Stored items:

+ + +

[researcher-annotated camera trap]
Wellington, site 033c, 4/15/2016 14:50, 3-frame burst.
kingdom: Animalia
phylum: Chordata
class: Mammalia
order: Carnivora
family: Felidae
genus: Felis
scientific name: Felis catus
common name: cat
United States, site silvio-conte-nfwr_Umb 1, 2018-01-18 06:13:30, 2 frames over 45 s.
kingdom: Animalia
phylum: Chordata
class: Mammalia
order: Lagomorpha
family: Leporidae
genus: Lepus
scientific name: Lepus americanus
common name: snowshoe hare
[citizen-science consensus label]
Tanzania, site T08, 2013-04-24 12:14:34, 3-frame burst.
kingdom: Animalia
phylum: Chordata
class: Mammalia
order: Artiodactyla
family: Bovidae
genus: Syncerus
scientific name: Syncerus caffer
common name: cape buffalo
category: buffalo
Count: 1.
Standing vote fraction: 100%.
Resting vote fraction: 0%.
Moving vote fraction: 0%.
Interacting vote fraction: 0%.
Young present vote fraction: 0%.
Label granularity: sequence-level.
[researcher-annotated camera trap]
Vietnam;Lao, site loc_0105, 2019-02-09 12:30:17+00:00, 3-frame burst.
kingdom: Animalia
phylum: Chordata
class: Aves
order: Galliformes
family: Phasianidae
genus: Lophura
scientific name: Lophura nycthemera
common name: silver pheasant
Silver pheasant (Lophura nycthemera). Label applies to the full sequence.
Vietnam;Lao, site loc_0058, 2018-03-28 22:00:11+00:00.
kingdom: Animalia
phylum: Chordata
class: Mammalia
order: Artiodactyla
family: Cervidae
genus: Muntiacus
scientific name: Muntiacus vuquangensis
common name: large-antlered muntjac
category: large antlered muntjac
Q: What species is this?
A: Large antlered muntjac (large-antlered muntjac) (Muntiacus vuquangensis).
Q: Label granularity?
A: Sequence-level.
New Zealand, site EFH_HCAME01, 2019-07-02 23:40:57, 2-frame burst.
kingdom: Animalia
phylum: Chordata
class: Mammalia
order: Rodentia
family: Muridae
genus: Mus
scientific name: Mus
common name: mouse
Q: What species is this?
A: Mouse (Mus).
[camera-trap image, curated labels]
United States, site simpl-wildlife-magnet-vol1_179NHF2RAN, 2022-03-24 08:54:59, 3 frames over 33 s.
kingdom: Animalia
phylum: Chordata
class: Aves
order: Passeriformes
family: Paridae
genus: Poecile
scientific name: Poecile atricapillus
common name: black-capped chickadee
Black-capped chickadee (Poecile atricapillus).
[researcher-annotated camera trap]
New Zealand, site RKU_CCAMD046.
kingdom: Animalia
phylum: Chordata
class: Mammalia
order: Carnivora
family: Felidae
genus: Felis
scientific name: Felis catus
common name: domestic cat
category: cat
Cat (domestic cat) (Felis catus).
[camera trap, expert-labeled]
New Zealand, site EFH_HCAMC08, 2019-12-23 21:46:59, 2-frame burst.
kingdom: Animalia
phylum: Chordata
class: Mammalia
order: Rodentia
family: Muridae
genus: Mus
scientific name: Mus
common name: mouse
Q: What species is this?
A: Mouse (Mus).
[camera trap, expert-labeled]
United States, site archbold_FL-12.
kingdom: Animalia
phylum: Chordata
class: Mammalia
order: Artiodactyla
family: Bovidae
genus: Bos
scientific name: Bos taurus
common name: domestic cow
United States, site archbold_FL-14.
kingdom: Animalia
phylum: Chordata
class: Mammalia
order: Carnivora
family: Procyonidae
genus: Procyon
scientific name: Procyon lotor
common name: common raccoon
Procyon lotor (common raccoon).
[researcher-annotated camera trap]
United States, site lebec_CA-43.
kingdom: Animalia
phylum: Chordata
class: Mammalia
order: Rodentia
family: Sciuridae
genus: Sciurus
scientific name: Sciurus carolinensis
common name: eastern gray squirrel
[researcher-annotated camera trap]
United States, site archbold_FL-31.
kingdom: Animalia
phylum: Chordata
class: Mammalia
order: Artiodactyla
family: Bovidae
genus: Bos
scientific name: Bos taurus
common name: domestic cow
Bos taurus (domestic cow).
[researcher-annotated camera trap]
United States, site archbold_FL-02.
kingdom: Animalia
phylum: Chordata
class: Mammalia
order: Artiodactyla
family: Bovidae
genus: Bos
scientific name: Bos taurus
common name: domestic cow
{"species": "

+ + +

WHAT YOU WILL DO
Your answer should be a single number: the count of lines in the data that include the word "Zealand".

ANSWER BELOW
3